▸ PROMPT
Return the records exactly as they are.

*** Opening DATASET EXTRACT ***

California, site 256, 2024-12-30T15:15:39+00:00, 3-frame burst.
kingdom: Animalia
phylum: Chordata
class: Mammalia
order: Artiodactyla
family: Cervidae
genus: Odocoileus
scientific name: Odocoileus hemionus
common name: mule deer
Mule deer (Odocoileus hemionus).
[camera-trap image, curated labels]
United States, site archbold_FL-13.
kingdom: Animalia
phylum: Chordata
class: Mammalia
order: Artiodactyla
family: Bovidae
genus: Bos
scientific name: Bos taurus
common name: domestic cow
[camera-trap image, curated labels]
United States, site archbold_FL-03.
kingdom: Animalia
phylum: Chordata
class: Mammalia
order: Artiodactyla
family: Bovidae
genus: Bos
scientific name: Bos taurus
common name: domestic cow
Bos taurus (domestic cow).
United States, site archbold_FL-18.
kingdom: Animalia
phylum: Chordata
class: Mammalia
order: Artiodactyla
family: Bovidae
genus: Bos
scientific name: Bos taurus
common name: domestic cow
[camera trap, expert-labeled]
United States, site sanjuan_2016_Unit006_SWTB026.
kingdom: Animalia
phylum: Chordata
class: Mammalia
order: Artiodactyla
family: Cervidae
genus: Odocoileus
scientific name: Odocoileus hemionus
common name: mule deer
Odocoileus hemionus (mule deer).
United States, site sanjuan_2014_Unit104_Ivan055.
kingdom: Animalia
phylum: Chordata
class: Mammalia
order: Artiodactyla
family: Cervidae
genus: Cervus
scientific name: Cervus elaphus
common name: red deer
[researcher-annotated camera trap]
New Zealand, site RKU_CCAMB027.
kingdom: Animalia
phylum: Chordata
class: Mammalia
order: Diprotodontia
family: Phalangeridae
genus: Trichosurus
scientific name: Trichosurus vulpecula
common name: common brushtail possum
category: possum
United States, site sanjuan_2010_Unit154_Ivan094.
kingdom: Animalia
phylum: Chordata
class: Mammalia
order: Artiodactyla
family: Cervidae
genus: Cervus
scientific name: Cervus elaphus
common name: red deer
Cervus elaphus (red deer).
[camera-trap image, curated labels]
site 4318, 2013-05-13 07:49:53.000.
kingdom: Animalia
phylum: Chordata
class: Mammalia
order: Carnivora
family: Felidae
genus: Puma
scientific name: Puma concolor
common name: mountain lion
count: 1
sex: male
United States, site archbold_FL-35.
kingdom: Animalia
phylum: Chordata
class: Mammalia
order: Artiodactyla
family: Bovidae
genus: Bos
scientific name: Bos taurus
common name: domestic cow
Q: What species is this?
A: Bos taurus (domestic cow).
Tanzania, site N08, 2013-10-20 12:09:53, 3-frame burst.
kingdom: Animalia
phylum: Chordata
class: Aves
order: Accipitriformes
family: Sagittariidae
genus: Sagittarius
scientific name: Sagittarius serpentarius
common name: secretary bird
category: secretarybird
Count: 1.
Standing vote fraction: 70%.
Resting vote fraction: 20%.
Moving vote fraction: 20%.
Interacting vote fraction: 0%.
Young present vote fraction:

*** Closing DATASET EXTRACT ***

▸ ANSWER SECTION
California, site 256, 2024-12-30T15:15:39+00:00, 3-frame burst.
kingdom: Animalia
phylum: Chordata
class: Mammalia
order: Artiodactyla
family: Cervidae
genus: Odocoileus
scientific name: Odocoileus hemionus
common name: mule deer
Mule deer (Odocoileus hemionus).
[camera-trap image, curated labels]
United States, site archbold_FL-13.
kingdom: Animalia
phylum: Chordata
class: Mammalia
order: Artiodactyla
family: Bovidae
genus: Bos
scientific name: Bos taurus
common name: domestic cow
[camera-trap image, curated labels]
United States, site archbold_FL-03.
kingdom: Animalia
phylum: Chordata
class: Mammalia
order: Artiodactyla
family: Bovidae
genus: Bos
scientific name: Bos taurus
common name: domestic cow
Bos taurus (domestic cow).
United States, site archbold_FL-18.
kingdom: Animalia
phylum: Chordata
class: Mammalia
order: Artiodactyla
family: Bovidae
genus: Bos
scientific name: Bos taurus
common name: domestic cow
[camera trap, expert-labeled]
United States, site sanjuan_2016_Unit006_SWTB026.
kingdom: Animalia
phylum: Chordata
class: Mammalia
order: Artiodactyla
family: Cervidae
genus: Odocoileus
scientific name: Odocoileus hemionus
common name: mule deer
Odocoileus hemionus (mule deer).
United States, site sanjuan_2014_Unit104_Ivan055.
kingdom: Animalia
phylum: Chordata
class: Mammalia
order: Artiodactyla
family: Cervidae
genus: Cervus
scientific name: Cervus elaphus
common name: red deer
[researcher-annotated camera trap]
New Zealand, site RKU_CCAMB027.
kingdom: Animalia
phylum: Chordata
class: Mammalia
order: Diprotodontia
family: Phalangeridae
genus: Trichosurus
scientific name: Trichosurus vulpecula
common name: common brushtail possum
category: possum
United States, site sanjuan_2010_Unit154_Ivan094.
kingdom: Animalia
phylum: Chordata
class: Mammalia
order: Artiodactyla
family: Cervidae
genus: Cervus
scientific name: Cervus elaphus
common name: red deer
Cervus elaphus (red deer).
[camera-trap image, curated labels]
site 4318, 2013-05-13 07:49:53.000.
kingdom: Animalia
phylum: Chordata
class: Mammalia
order: Carnivora
family: Felidae
genus: Puma
scientific name: Puma concolor
common name: mountain lion
count: 1
sex: male
United States, site archbold_FL-35.
kingdom: Animalia
phylum: Chordata
class: Mammalia
order: Artiodactyla
family: Bovidae
genus: Bos
scientific name: Bos taurus
common name: domestic cow
Q: What species is this?
A: Bos taurus (domestic cow).
Tanzania, site N08, 2013-10-20 12:09:53, 3-frame burst.
kingdom: Animalia
phylum: Chordata
class: Aves
order: Accipitriformes
family: Sagittariidae
genus: Sagittarius
scientific name: Sagittarius serpentarius
common name: secretary bird
category: secretarybird
Count: 1.
Standing vote fraction: 70%.
Resting vote fraction: 20%.
Moving vote fraction: 20%.
Interacting vote fraction: 0%.
Young present vote fraction:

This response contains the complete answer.